**EXERCISE PASSAGE:**
Content starts

[clang] [clang][analyzer] Add taintedness to argv (PR #178054)
Daniel Krupp via cfe-commits
cfe-commits at lists.llvm.org
Tue Jan 27 02:06:00 PST 2026
https://github.com/dkrupp updated https://github.com/llvm/llvm-project/pull/178054
>From 55858029bdd834d5782ef533077c0daba7aef643 Mon Sep 17 00:00:00 2001
From: Daniel Krupp <daniel.krupp at ericsson.com>
Date: Mon, 26 Jan 2026 22:17:41 +0100
Subject: [PATCH] [clang][analyzer] Add taintedness to argv
If the execution environment is untrusted, we assume
that the argv of the main function is an attacker
controlled value and set it as an taint analysis source.
---
clang/docs/analyzer/checkers.rst | 7 +++
.../Checkers/GenericTaintChecker.cpp | 40 +++++++++++++-
.../Analysis/taint-diagnostic-visitor-main.c | 54 +++++++++++++++++++
clang/test/Analysis/taint-generic.c | 13 +++++
4 files changed, 112 insertions(+), 2 deletions(-)
create mode 100644 clang/test/Analysis/taint-diagnostic-visitor-main.c
diff --git a/clang/docs/analyzer/checkers.rst b/clang/docs/analyzer/checkers.rst
index 31edf9e99dc7d..178156c9b2f07 100644
--- a/clang/docs/analyzer/checkers.rst
+++ b/clang/docs/analyzer/checkers.rst
@@ -1374,6 +1374,13 @@ For a more detailed description of configuration options, please see the
* `Config` Specifies the name of the YAML configuration file. The user can
define their own taint sources and sinks.

Content ends

**THE DATA:**
Content starts

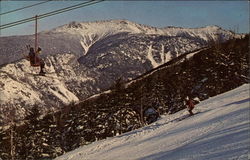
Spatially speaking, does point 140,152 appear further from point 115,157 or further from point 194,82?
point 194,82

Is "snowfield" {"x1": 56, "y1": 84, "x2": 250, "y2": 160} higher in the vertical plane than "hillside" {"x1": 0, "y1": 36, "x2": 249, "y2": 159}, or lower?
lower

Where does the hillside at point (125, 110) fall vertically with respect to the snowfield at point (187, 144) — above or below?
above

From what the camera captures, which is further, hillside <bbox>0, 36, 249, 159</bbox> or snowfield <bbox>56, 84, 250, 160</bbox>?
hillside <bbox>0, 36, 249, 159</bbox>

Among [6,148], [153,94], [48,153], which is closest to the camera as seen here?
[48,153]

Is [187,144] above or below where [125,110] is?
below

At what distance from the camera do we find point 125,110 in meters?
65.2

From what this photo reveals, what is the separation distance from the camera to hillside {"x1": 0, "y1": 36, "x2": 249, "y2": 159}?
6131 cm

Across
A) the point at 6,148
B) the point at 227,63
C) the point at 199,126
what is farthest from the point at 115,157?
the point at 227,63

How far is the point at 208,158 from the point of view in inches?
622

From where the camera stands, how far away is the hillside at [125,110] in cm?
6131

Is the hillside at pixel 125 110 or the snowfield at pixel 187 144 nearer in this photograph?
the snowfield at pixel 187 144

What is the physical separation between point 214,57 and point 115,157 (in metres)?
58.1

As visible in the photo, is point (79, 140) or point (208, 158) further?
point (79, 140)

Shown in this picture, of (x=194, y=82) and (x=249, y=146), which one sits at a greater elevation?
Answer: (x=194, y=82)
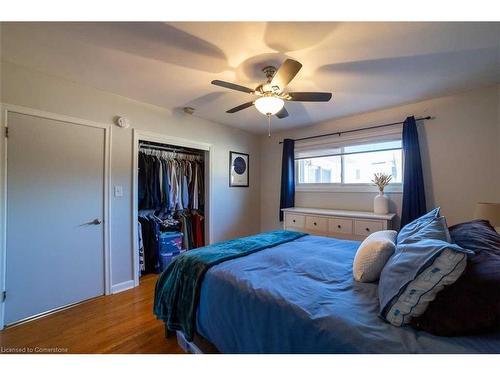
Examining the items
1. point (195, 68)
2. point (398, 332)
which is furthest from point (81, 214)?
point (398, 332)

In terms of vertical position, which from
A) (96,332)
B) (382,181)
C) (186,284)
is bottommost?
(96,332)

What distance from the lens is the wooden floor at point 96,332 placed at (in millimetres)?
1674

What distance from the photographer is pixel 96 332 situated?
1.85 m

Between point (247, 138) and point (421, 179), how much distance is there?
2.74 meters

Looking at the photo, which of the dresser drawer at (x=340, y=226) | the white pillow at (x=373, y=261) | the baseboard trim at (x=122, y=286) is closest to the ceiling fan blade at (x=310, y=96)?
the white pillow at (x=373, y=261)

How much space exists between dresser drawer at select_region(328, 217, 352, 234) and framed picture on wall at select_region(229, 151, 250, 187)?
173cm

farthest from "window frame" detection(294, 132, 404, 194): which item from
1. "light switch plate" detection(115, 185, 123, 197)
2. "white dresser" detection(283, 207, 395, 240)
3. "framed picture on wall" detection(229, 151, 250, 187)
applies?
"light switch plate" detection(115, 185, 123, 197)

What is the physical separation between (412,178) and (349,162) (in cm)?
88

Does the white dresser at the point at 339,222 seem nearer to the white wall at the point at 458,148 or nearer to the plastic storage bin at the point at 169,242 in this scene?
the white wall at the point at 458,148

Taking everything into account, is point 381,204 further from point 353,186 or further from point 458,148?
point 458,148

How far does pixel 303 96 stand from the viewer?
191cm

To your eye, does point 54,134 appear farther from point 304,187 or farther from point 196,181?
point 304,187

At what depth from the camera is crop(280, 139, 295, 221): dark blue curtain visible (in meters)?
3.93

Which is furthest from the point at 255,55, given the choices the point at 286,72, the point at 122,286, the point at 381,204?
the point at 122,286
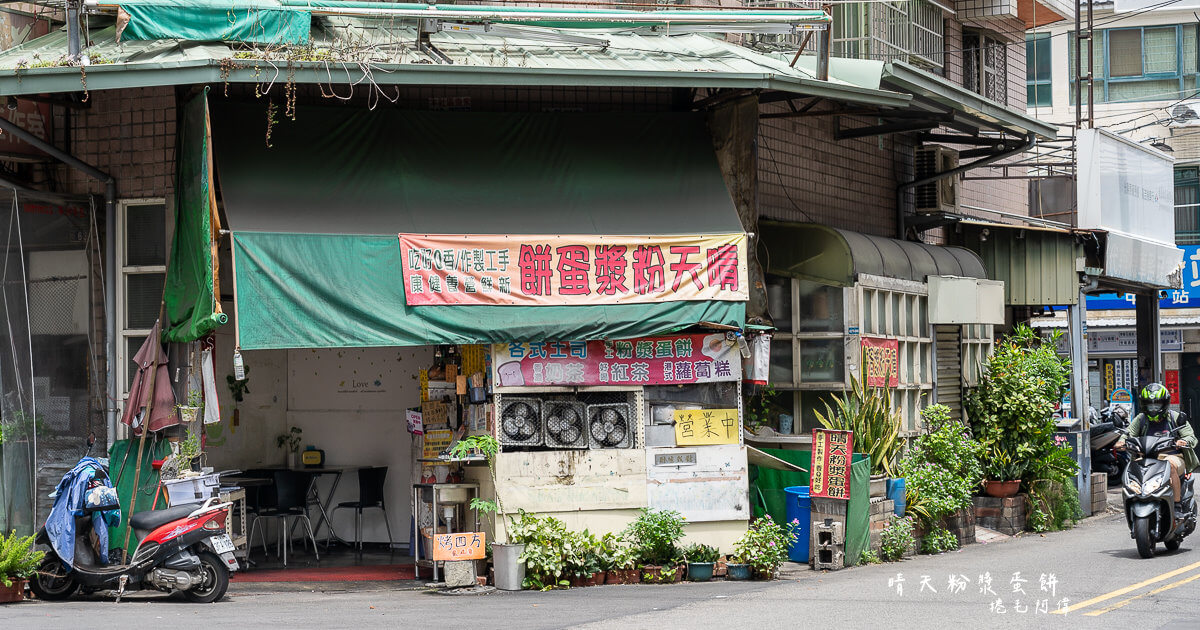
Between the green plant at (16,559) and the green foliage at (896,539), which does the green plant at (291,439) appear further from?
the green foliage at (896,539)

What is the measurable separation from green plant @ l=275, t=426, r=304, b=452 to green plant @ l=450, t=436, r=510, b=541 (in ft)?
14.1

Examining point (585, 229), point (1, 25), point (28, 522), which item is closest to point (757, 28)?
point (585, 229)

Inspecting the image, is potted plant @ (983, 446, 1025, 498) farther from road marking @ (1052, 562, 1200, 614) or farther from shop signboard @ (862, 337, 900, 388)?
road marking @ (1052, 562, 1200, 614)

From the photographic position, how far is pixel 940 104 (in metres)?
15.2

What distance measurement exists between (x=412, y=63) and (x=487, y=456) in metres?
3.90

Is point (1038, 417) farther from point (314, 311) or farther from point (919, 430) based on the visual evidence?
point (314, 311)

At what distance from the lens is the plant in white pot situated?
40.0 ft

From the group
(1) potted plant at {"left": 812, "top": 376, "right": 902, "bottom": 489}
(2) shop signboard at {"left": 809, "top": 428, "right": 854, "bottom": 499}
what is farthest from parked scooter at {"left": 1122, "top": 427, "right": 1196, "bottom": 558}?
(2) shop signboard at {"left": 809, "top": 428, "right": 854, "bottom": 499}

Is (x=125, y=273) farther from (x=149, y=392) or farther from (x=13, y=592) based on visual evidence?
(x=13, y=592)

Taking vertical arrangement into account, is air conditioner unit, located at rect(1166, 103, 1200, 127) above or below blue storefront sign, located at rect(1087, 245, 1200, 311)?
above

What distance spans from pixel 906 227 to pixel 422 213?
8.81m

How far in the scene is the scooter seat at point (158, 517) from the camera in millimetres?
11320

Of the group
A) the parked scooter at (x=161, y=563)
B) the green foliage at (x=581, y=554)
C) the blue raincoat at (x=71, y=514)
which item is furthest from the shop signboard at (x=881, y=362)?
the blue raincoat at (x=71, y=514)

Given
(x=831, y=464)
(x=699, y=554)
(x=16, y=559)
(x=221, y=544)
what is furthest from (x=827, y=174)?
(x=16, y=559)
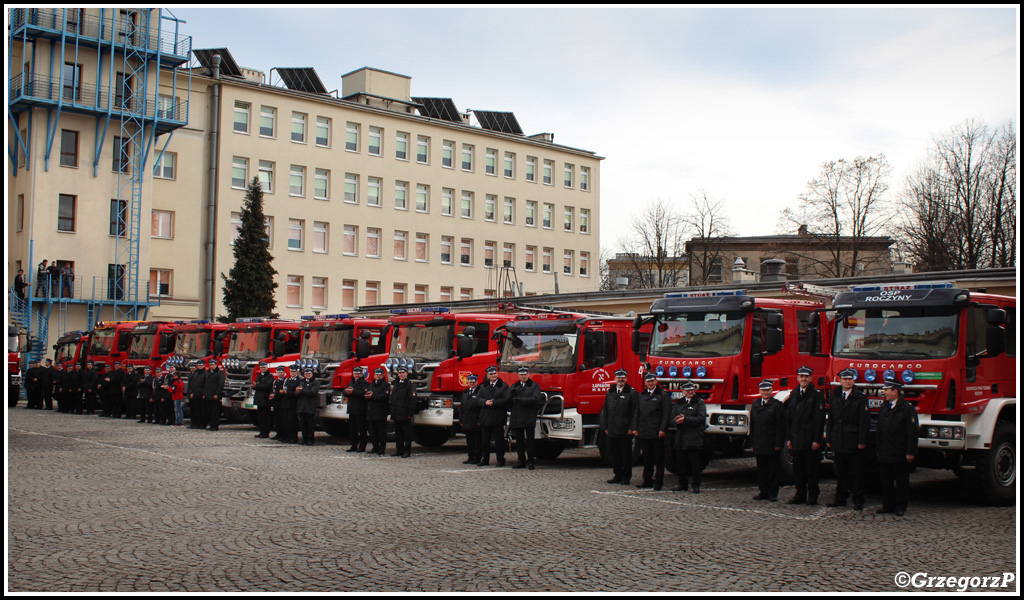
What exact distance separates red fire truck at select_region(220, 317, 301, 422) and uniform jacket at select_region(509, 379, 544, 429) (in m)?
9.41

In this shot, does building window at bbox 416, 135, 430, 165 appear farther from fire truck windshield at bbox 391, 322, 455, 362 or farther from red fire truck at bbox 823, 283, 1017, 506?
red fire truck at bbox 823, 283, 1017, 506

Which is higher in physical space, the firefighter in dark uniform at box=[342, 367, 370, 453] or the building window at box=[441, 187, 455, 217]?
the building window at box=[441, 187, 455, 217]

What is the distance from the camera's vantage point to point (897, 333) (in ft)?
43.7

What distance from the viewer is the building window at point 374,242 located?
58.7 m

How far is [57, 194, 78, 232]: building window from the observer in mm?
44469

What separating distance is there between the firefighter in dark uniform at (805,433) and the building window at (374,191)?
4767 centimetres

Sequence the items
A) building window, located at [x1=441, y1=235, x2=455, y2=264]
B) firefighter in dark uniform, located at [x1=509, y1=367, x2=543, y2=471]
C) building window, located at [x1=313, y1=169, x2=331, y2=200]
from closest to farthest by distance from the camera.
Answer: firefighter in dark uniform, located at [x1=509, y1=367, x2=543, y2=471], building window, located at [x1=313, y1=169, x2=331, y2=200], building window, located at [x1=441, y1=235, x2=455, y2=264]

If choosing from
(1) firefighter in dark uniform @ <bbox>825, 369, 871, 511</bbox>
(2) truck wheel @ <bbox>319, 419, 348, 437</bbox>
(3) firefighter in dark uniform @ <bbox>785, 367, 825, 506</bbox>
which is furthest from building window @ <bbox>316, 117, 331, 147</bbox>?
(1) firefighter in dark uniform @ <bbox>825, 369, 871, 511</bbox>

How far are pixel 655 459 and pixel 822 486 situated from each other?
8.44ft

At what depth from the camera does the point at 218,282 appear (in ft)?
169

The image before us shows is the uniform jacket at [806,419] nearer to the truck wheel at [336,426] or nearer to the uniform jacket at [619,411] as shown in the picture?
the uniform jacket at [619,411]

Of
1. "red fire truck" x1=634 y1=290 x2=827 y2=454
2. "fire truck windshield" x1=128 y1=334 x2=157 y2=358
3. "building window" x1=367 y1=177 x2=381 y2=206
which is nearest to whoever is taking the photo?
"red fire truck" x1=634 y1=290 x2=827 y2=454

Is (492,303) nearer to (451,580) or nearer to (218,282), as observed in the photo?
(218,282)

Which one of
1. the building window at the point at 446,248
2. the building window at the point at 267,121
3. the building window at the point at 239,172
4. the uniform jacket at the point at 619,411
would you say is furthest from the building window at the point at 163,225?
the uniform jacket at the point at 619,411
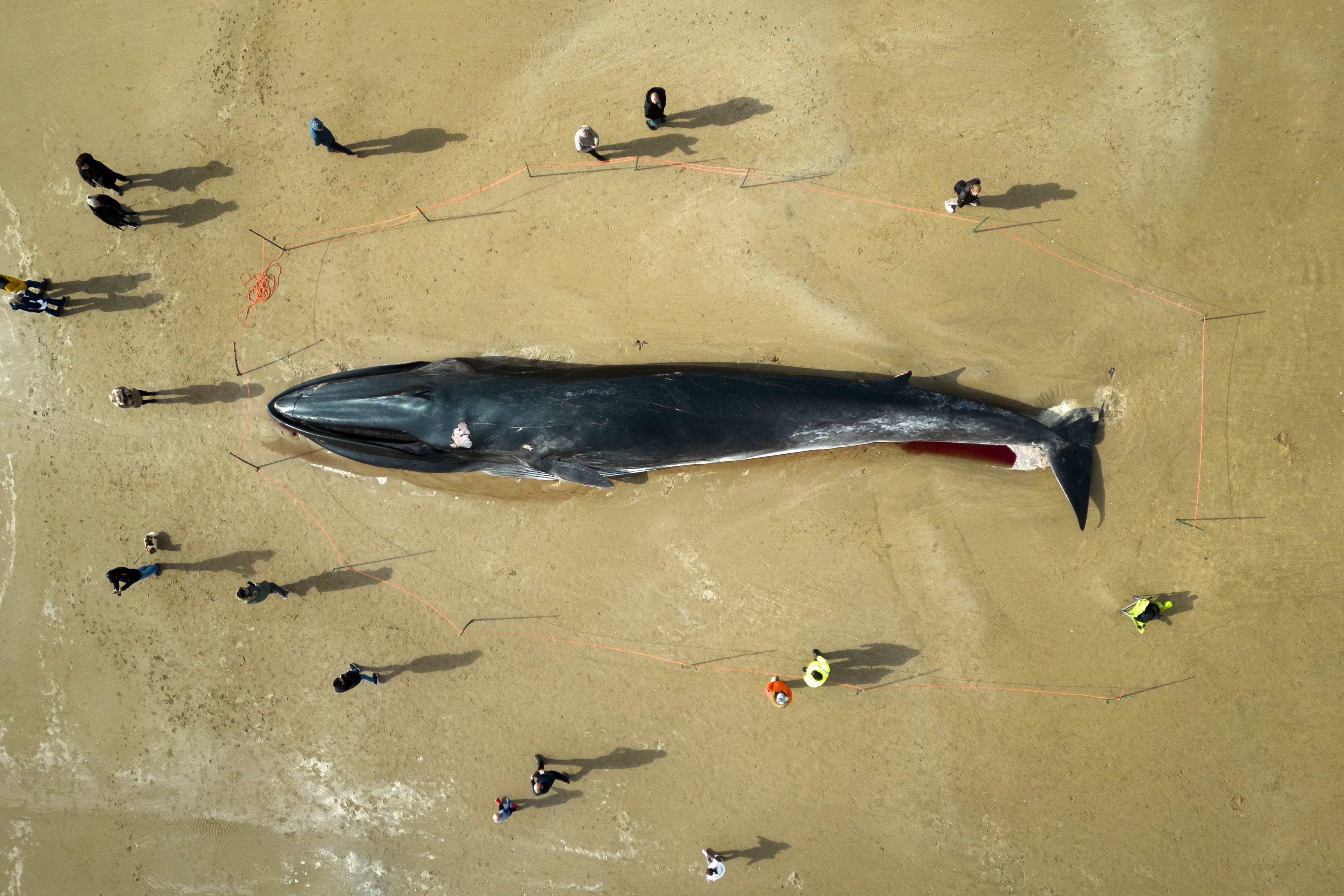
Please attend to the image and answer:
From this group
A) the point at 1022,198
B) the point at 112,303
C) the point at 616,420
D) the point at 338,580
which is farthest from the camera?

Content ends

**PROBLEM TO SOLVE:**
Answer these about the argv taintedness patch post:
(a) Under what condition does the patch assume that argv of the main function is attacker-controlled?
(b) How many files, insertions, and deletions does the change summary report?
(c) Which test file does the patch create?

**TASK OUTPUT:**
(a) When the execution environment is untrusted.
(b) 4 files changed, with 112 insertions and 2 deletions.
(c) clang/test/Analysis/taint-diagnostic-visitor-main.c